Photo 1 - 9/14:Photo 2 - 4/16
Photo used with permission
After our conversation, I decided that this is what I need to do. The idea of giving up sugar, flour and wheat "forever" is terrifying and daunting to me. I don't think I could do it...and in all honesty don't want to. But I can do it until my birthday. 96 days. I owe it to my body to treat it the way it deserves to be treated and to see what life MIGHT be like were I to go without for just a little while.
So tonight, my daughter Ariana and I made a paper chain with 96 colorful loops on it and hung them up along the wall.
One loop for each day. And at the end of those 96 days I will enjoy some birthday dessert and a big gift of my choosing (non-food related) as a reward! If I can get my whole family to do this with me, we will decide on something to do together as a family as a reward!
So here's how it's going to work.
-No dessert is allowed in the house. If Nathan or the kids would like dessert they may have it outside the home, but nothing may come back. I won't be baking for a while *cries*.
-No bread/pasta. Bread is a huge trigger food for me.
-No more bananas! I will still have berries when I want fruit..but in small quantities to keep the amount of carbs/sugar down and avoid insulin spikes.
-LOTS of lean proteins, healthy fats, veggies...and water water water!!
The goal is to stay as low carb as possible for 3 months...and see how my body responds. I know the first couple of weeks will be very hard. I will have withdrawals and headaches and probably be cranky and craving everything under the sun...but I WILL do this. I need to do this. And it's only 3 months.

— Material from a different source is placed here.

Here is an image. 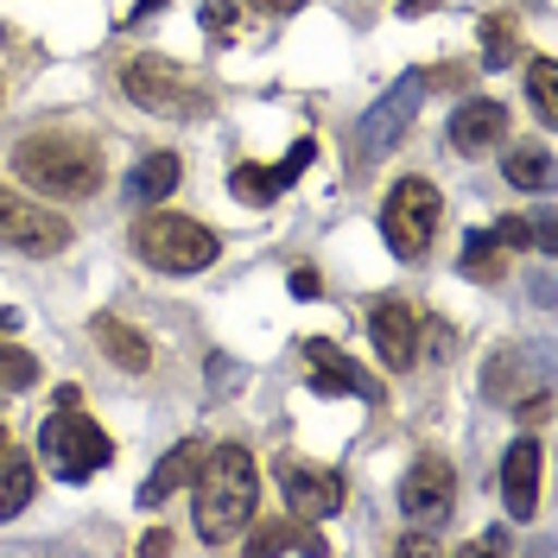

At the end of those 3 months I plan on being back to work 30lbs lighter. At least. But mostly I just want to feel good again. I want to have energy and fit into my clothes and feel good about myself again. And giving it a half-assed effort is no longer cutting it.
So I start tomorrow. March 1st. Groceries are bought and junk is out of the house! I'd say wish me luck, but luck won't help. It's gonna take hard work, determination..and most of all preparation. But support from those I love makes a world of difference :) I'm so grateful to have such a huge support system of family, friends, and even people I've never met who have joined me on my weight loss journey. You're the reason I know this is possible :)
Now if you'll excuse me...I'm going to go enjoy a slice of pizza and a donut!!